BENOÎT, bas à Babochet, lui montrant Malvoisie.

Tu vois bien ce monsieur ? cent francs pour toi s’il filoute quelque chose.

BABOCHET.

Ah ! bah !

BENOÎT, bas.

Étale l’argenterie.

À part.

Quant à moi, je vais lui tendre un piège !

Il fait sortir son mouchoir de sa poche et rôde autour de Malvoisie pour se le faire prendre.

BROSSARD, appelant.

Babochet !

BABOCHET, s’approchant.

Monsieur ?

BROSSARD, bas, lui montrant Malvoisie.

Tu vois bien ce monsieur... cent francs pour toi s’il sort d’ici sans avoir rien filouté !

BABOCHET.

Ah ! bah !

BROSSARD.

Cache l’argenterie !

BABOCHET.

Impossible ! le bourgeois m’a dit de l’étaler !

Il remonte et disparaît.

BROSSARD, à part.

Je m’en doutais !... c’est une lutte ! eh bien ! je la soutiendrai... quand je devrais surveiller Malvoisie moi-même !

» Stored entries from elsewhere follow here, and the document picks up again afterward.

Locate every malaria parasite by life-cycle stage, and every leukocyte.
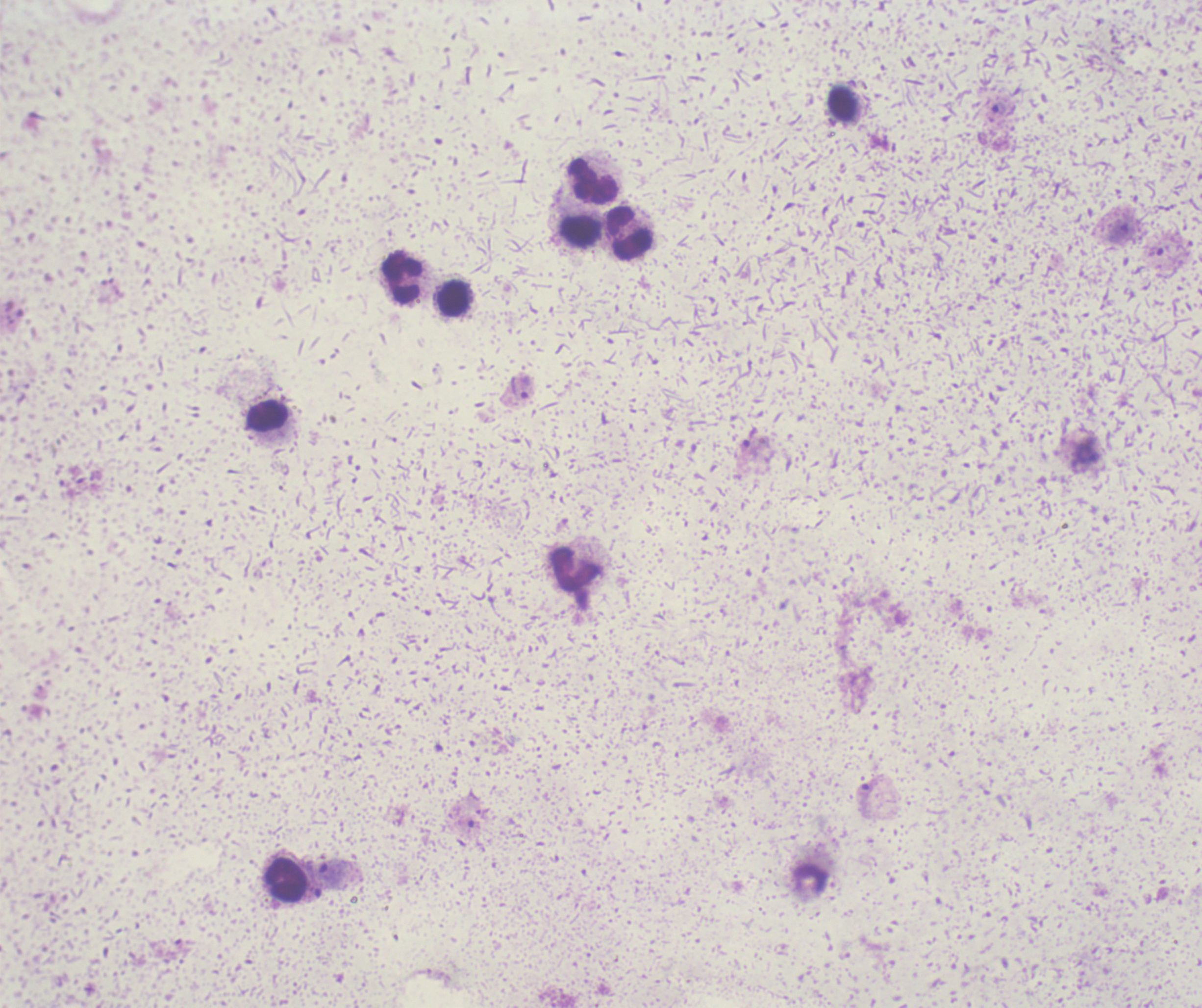

Approximate centers as [x, y] in pixels.
Trophozoites: [999, 108], [526, 387], [332, 871].
No schizont or gametocyte forms observed.
Leukocytes: [842, 102], [593, 181], [580, 231], [629, 232], [402, 278], [454, 298], [268, 417], [576, 569], [286, 880].

Previously used in an actual diagnosis. Thick smear of blood. 100x magnification. Image is 1202×1008 pixels. Single field of view. Romanowsky-stained preparation. Background quality: poor.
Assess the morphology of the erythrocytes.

Prenant la cuiller des mains de Malvoisie qui a fini sa glace.

Pardon... pardon...

MALVOISIE.

Non... ne vous donnez pas la peine.

BROSSARD.

Si ! si !... j’y tiens !...

MALVOISIE, à part.

Il fait la cuiller aussi !

BROSSARD, à part.

Et maintenant, Je ne le quitte pas d’une semelle !

On entend l’orchestre.

CÉLINE, paraissant au fond, à Brossard.

Eh bien ! monsieur ! je vous attends...

BROSSARD.

Quoi donc ?

CÉLINE.

Vous m’avez invitée pour les trois premières.

BROSSARD, à part.

Ah ! sacrebleu !

Haut.

C’est que dans ce moment...

BENOÎT, à part.

Il ne veut pas quitter son gredin.

Haut.

Comment ! mon gendre... de la tiédeur !... Où est Vachonnet ?

BROSSARD.

Du tout ! du tout ! me voilà !...

Offrant son bras à Céline.

je suis prêt !

Bas à Malvoisie en sortant.

S’il manque une seule petite cuiller... je vous étrangle !

MALVOISIE.

Plaît-il ?

À part.

Quel drôle d’avocat !

 

 

Scène XIV

BENOÎT, MALVOISIE

BENOÎT, à part.

Plus je le regarde, plus je lui trouve le galbe d’un gredin.

MALVOISIE, bâillant et à part.

Ahâa !... je m’ennuie ici !

Regardant le plafond.

Joli plafond.

BENOÎT, à part.

Est-ce qu’il aurait des intentions sur mon plafond !

MALVOISIE, remarquant la table de jeu.

Tiens ! des cartes !

À Benoît.

Faites-vous une partie ?...

BENOÎT.

Une partie !... Hein ? Volontiers !

À part.

Il va faire sauter la coupe ! ça me va ! je le tiens.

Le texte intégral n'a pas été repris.